_What to work on_: Copy out all the rows below, switching "palm tree" to "coconut palm" everywhere it appears and changing nothing else. Leave out the pictures.

_Extracted material_:
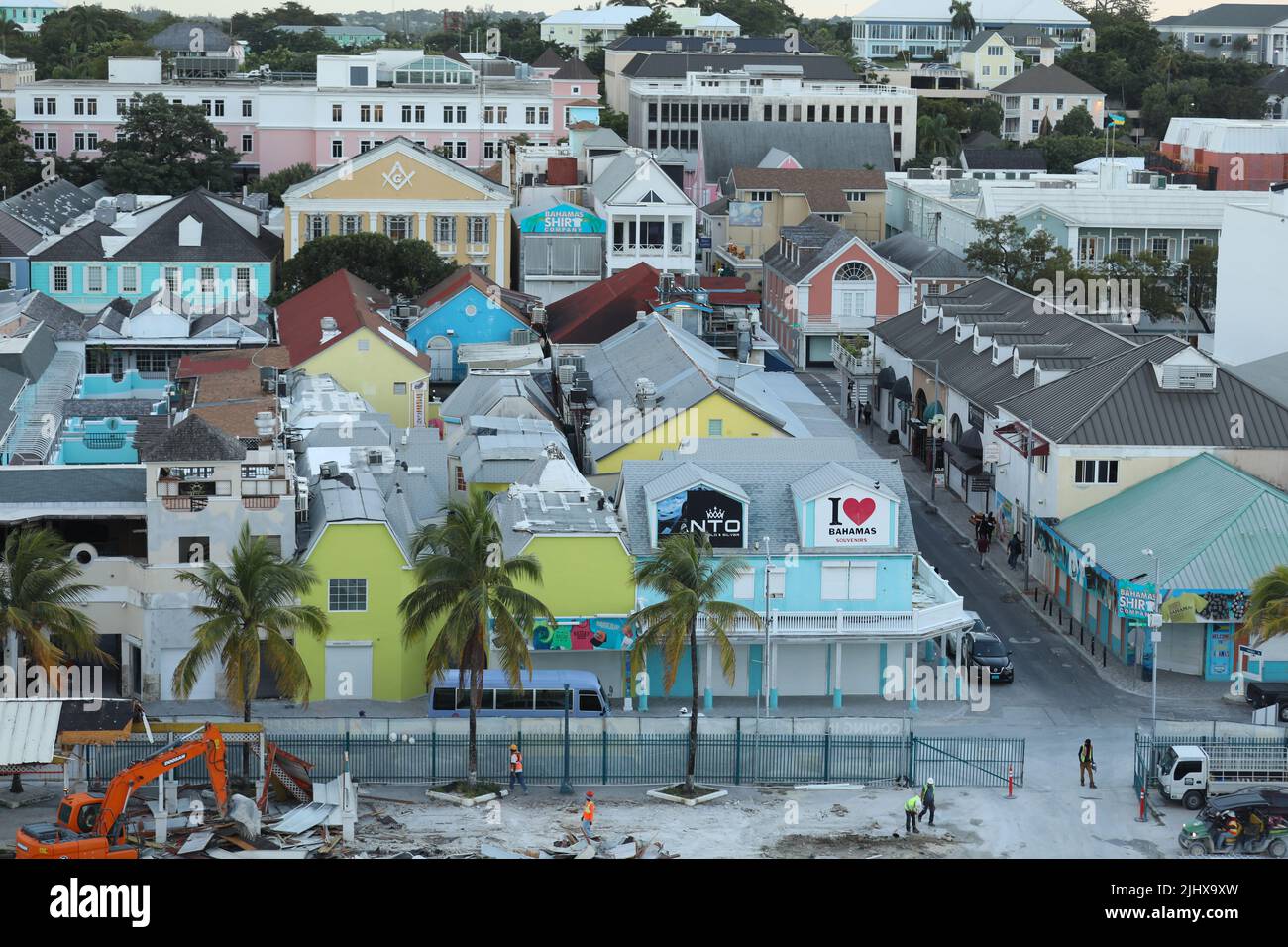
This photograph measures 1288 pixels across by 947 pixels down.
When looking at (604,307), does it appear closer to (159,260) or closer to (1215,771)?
(159,260)

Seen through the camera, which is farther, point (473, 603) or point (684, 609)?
point (684, 609)

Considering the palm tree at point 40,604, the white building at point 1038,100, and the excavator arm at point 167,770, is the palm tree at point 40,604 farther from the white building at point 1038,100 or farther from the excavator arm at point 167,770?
the white building at point 1038,100

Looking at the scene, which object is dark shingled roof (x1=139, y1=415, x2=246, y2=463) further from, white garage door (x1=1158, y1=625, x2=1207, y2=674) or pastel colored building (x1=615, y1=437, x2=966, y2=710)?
white garage door (x1=1158, y1=625, x2=1207, y2=674)

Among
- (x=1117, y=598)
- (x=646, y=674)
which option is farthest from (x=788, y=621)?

_Response below_:
This photograph measures 1288 pixels across by 947 pixels down.
When looking at (604,307), does it appear closer to (159,260) or closer to (1215,771)?
(159,260)

Seen through the camera, which is farther, point (473, 603) or point (684, 609)?
point (684, 609)

Considering the coconut palm at point 40,604, the white building at point 1038,100, and the excavator arm at point 167,770, is the coconut palm at point 40,604 farther from the white building at point 1038,100 or farther from the excavator arm at point 167,770?
the white building at point 1038,100

Looking at the scene, which object is dark shingled roof (x1=139, y1=415, x2=246, y2=463) further from, white garage door (x1=1158, y1=625, x2=1207, y2=674) or pastel colored building (x1=615, y1=437, x2=966, y2=710)?
white garage door (x1=1158, y1=625, x2=1207, y2=674)

Among
- (x=1117, y=598)
- (x=646, y=674)
which option is farthest from (x=788, y=621)?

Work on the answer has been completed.